An assistant professor of music at OBU, Lilite spoke during a weekly chapel service on Feb. 29. His message, "The Authenticity of Worship," follows OBU's current chapel theme, "The Purpose of Man: Designed to Worship," based on the book by Christian author A.W. Tozer.
Lilite began by imparting the importance of knowing God rather than simply knowing about him, imploring students to understand the difference.
"If we do not know God, it matters not how well-rounded our education is," Lilite said. "It matters not how advanced our hard sciences are. It matters not how skilled our artists and athletes are. It matters not how well-developed our minds seem to be. And it certainly matters not how scholarly or significant our theologians, our writers, our philosophers or educators are. Devoid of Christ, human knowledge is fruitless, insipid and inauthentic."
Referencing Jeremiah 1:5, Lilite applied the Scriptural passage to all human beings, describing how God lovingly plans "every detail, nuance, and contour" of the "plot of our story" before a person is even born.
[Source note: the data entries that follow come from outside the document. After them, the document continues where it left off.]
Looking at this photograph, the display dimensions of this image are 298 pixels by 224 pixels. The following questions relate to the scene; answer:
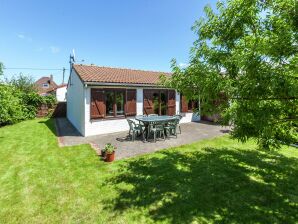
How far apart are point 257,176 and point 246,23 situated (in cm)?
447

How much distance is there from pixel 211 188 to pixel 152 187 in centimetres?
160

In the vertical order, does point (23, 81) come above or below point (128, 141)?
above

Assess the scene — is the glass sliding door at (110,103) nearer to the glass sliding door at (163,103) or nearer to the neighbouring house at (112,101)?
the neighbouring house at (112,101)

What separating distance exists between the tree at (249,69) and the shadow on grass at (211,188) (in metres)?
1.40

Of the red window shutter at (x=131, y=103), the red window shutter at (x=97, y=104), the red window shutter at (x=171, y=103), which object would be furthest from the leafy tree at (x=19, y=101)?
the red window shutter at (x=171, y=103)

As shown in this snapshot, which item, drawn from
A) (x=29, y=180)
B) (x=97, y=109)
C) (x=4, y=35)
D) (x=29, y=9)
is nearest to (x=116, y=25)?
(x=29, y=9)

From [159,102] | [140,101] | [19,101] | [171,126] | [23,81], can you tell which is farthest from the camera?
[23,81]

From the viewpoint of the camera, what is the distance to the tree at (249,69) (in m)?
2.89

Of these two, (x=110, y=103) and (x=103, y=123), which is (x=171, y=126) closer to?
(x=103, y=123)

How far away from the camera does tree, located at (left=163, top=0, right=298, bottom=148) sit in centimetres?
289

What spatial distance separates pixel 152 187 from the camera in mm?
5039

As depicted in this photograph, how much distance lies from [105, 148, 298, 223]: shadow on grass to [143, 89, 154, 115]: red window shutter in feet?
20.7

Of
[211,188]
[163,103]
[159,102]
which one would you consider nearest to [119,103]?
[159,102]

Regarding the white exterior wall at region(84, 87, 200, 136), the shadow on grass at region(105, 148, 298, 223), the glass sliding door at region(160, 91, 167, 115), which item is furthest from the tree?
the glass sliding door at region(160, 91, 167, 115)
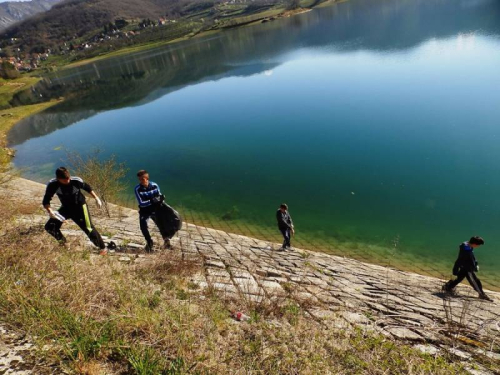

As he explained the concept of the authenticity of worship, he also quoted 2 Corinthians 1:21-22, noting four essential themes within the verse: God makes his followers stand firm in their faith; humans were designed by God to worship him; God put his seal of ownership on humans; and God deposited his Spirit in his followers.
"Authentic worship is realizing that apart from [God], we are nothing," Lilite concluded.
Noting the word "authenticity" is used often in conjunction with the term "worship," Lilite initially defined authenticity as "the theory of reliability of origin, sincerity or intention that is deemed worthy of acceptance." He provided a concise version of the definition for students, stating simply: "Get real."
"Authenticity is the extent to which one is true to one's own personality, spirit or character, despite external pressures," Lilite explained.
Lilite also discussed meanings of ownership, and referenced a statement from a book titled "Ownership Thinking" by Brad Hams: "Ownership thinking is about moving employees away from the 'me' way of thinking and towards concerns of the business," he quoted.
He explained humans inherently desire to join in and contribute to life, regardless of selfish tendencies.
Lilite reminded students that all humans are "under construction." People spend too much time focusing on the veneer rather than what is inside, he said. He encouraged students to think about conversations that take place in the OBU cafeteria and make note of how many focus on appearance.
"That girl is too fat, too skinny, too blond, too dark, too spiritual, too worldly," Lilite said, observing the nature of such conversations. "This guy is too smart, too dumb, too much of a Boy Scout, too crooked. Dr. Lilite's section is too hard; too writing intensive. Dr. So-and-so is too serious. Dr. Such-and-such tells too many jokes. This church is too traditional, too contemporary. That pastor is too 1980s. This one is too hip.
"Let me remind you that we are all under construction."
Lilite encouraged students to focus on the heart of the matter, following the example set by God.
He concluded the service by singing a prayer for the students.